(2)譲渡所得税の3000万円控除が使えない
 相続した空き家を将来売却する場合、その売却益には譲渡所得税(所得税・住民税)がかかる。しかし、一定の要件を満たすと、売却益から最大3000万円までは税金がかからない、いわゆる「空き家の特例」を使うことができる。金額が大きくなりやすい不動産の売却において、利用を検討したい制度の一つだ。

 しかし、この特例を使うには「相続開始から3年を経過する日の属する年の12月31日までに、譲渡すること」という期限要件を満たさなければならない。
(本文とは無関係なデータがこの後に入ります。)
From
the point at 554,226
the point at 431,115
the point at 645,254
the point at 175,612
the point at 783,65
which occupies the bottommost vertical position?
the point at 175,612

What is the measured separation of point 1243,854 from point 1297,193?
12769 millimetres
言い換えると、空き家を「どうするか」を決めないまま長期間放置していると、3000万円控除を使えなくなるおそれがあるということだ。

 このように、相続した家を空き家のまま放置していると、毎年の固定資産税負担が続くだけでなく、本来であれば利用できたかもしれない税制上の特例を逃し、結果的に税負担が重くなる可能性がある。

相続が発生してからでは遅い!?
生前に確認しておきたい3つのこと

 国土交通省の調査によれば、空き家所有者の77%が相続前に何らかの対策を行っておらず、相続後に「何もせず空き家として所有し続けている」割合が対策済みの空き家の約1.5倍に達している。つまり、生前の段階で方針を決めていないと、相続後に空き家を放置してしまう可能性が高くなるということだ。

 実家を「放置空き家」にしないためには、生前から家族間で相続時の対応について話し合っておくほうが賢明だ。ここでは、話し合いの際に押さえておきたい3つのポイントを紹介する。

(1)家をどうするかの方針
 相続後に「売却する」「貸す」「空き家のまま保有する」といった大まかな方針だけでなく、できる範囲で具体的な想定も共有しておきたい。

・売却する場合
 家を解体して更地として売るのか、建物付きのまま売るのか、といった選択肢がある。

・貸す場合
 建物をそのまま貸すのか、解体して土地だけを貸すのかを検討することになる。

・空き家のまま保有する場合
 維持管理を誰がどのように行うのか、将来的に家族の誰かが住む可能性があるのか、活用の余地はあるのか、といった点を話し合っておくとよい。

 なお、「貸す」という選択を検討する際は、「住宅セーフティネット制度」「マイホーム借上げ制度」など、公的な制度も確認しておきたい。

 たとえば住宅セーフティネット制度は、低所得者や高齢者、被災者などの安定した居住促進を目的とした制度で、セーフティネット住宅として登録することで、一定の改修費用について補助を受けられるなど、大家側への支援措置が用意されている。